Bu zihinsel işkence ya da fiziksel işkence ile sonuçlanacak, bu yüzden bu tartışmadan kaçınmak için ayaklarımı yere vuruyorum. Sandy'nin gözleri benimkine kilitleniyor, “Umm Alfa, nereye gidiyorsun?” Elimi cebime koyarak ona gülümsüyorum. “Sadece biraz yürüyorum, neden sen ve arkadaşların Beta'ya eşlik etmiyorsunuz?” Göz kırptım. Kıkırdayarak Santiago'ya bakıyor, o da muhtemelen içinden yardım çığlıkları atıyor. Sandy'den hoşlanmıyor ama benim gibi bir kızı kucağından atmaz.

Yukarı çıkmaya karar veriyorum ama önce doğu kanadındaki banyoya hızlı bir yolculuk yapıyorum. Işıklar sönüyor ve el fenerimin yardımıyla kalabalığın arasından kimseye çarpmadan geçerek bir kıza çarpıyorum.

Elimi uzatıp onu kaldırmak istiyorum ama elimi tutmak yerine, yumuşak, nazik, titreyen eli yanağımda hissediyorum. Işıklar açıldığında kendime geliyorum. Elini itip en yakın çıkışı arıyorum, kalbim hızla atıyor, Kurtum çığlık atıyor ve en kötüsü yanağımda hala onun elini hissediyorum.

Aklım, milyonlarca kez bulunduğum bu binanın haritasını kaybetmiş gibi.

Nihayet kendimi dışarıda buluyorum. Hava, o kadar çok hava. Bu havaya ihtiyacım var!

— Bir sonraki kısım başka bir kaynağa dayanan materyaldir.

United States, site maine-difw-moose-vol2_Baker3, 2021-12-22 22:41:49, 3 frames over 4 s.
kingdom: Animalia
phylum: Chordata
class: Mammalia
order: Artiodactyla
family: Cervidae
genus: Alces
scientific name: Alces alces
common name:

“Neden yaptın bunu?” diye soruyor Kurtum.

“Kapa çeneni!”

“O oydu!”

“Biliyorum.”

“Ona ihtiyacımız var.”

“Kim biz Hunter?” diye hırladım, beni ona sürüklediği için sinirlenerek. Gözlerindeki korkuyu, titreyen halini unutamıyorum.

“O bizim eşimiz, bizim Luna'mız.”

“Zayıf. Zayıf, zayıf.” diye mırıldanıyorum, “O kızın korkusunu koklayamadığını mı söyleyeceksin ve o ellerin hiç silah tutmadığını ya da eğitim alanı kapısını açmadığını mı?” diye çıkıştım.

“Hangi sürüden?”

“Umurumda değil Hunter ve onu gördüğümüzü unut.”

Telefonuma uzanıp Santiago'ya dışarıda buluşmamız için mesaj atıyorum. Kurtum ve benim hiçbir ortak noktamız yok. O eş konusunda hassas ama ben ise, zaten bu konudaki görüşlerimi biliyorsunuz.